A few general notes about Star Battle strategy, without going into too many details about this particular example yet. Note that it is more common for there to be two stars per row/column/region, so I’m trying to keep my remarks applicable to any number of stars.

1) It perhaps goes without saying, but you should mark squares where the stars cannot be, as well as the ones that must be stars. I usually put a dot in the center of squares that are confirmed empty.

2) There can be at most one star in any 2×2 region. Important special case, particularly for two-star puzzles: If there must be two stars inside a 2×3 rectangle, the stars are not in the middle pair of squares, but instead there must be one each along each side pair. (see 4 below)

3) Suppose that, for example, there are only three regions that ever intersect the right-hand three columns of a puzzle. Then all the stars for those three regions must actually be in those three columns, and any portions of those regions that stick outside those three columns must be empty. More generally, of course, this can be any number of rows or columns (including, in this puzzle, one column or row…).

3) If one region “pokes into” another region, it’s pretty common that the little part poking in must not contain any stars. Basically, if a square from one region is surrounded by squares from another region, putting a star there will eliminate a lot of squares in the other region, which may not leave enough room for the star(s) in that other region. (see center of this puzzle)
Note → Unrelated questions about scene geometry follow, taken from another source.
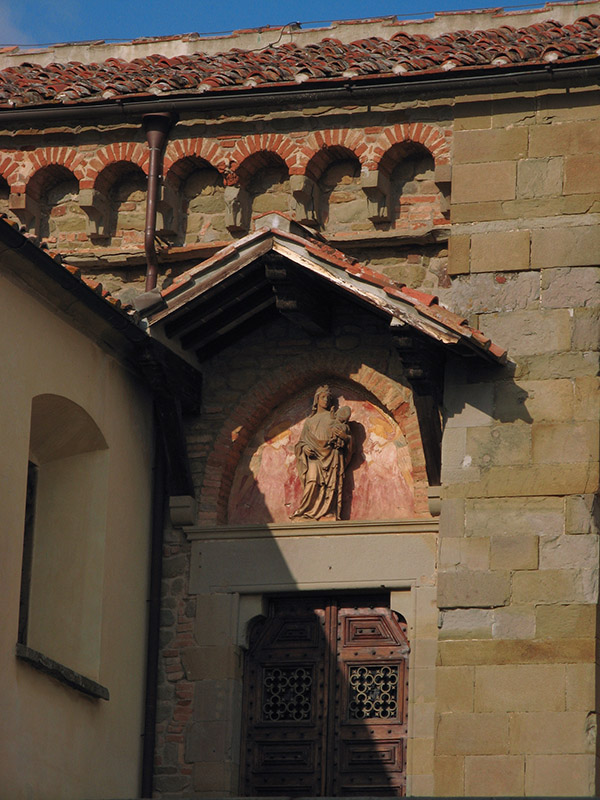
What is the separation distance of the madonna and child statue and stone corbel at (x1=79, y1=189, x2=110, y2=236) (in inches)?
98.5

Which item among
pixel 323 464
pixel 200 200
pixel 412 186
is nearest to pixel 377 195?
pixel 412 186

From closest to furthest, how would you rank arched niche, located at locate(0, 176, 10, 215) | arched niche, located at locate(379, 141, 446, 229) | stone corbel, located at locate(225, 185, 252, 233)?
arched niche, located at locate(379, 141, 446, 229) → stone corbel, located at locate(225, 185, 252, 233) → arched niche, located at locate(0, 176, 10, 215)

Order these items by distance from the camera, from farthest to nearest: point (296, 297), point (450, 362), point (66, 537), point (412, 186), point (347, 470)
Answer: point (412, 186) < point (347, 470) < point (296, 297) < point (66, 537) < point (450, 362)

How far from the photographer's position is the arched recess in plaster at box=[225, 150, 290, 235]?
48.0 feet

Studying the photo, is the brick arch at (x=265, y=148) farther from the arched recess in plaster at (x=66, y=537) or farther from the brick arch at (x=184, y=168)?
the arched recess in plaster at (x=66, y=537)

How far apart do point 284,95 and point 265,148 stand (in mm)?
461

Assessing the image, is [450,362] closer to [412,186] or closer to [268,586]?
[412,186]

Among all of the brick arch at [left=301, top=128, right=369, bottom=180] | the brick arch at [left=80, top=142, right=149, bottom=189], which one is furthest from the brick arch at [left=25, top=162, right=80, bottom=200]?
the brick arch at [left=301, top=128, right=369, bottom=180]

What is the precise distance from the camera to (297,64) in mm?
14586

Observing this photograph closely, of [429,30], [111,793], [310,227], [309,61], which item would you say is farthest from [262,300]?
[111,793]

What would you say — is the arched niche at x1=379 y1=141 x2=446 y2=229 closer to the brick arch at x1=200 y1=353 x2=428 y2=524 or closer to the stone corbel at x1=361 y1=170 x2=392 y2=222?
the stone corbel at x1=361 y1=170 x2=392 y2=222

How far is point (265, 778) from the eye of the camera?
44.8ft

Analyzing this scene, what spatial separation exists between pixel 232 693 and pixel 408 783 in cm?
155

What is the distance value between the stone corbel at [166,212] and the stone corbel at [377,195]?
5.32ft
4) It is very common to narrow down the location of a star to one of two adjacent squares. In that case, we can mark all squares directly to the sides of that pair as empty (by which I mean squares that are adjacent along the longer edges of the 2×1 rectangle). It is also worth noting such pairs — I usually draw a line connecting the centers of the two adjacent cells, others shade the border between the cells dark. If you know that the star must be in one of three consecutive cells, you can mark the cells next to the center cell as empty, and I tend to mark the triples the same way (draw a line along the center of the region) — these are somewhat less common, though.

• Ravi says:

A good start of Star Battle.
5 min.

• So I think I screwed up and made 2:20, although that’s probably because I insist on myself to find a purely logical solution and without trial and error. (A former solve of this puzzle was somewhere around 1 minute, but that’s with trial and error.) Nice introductory puzzle.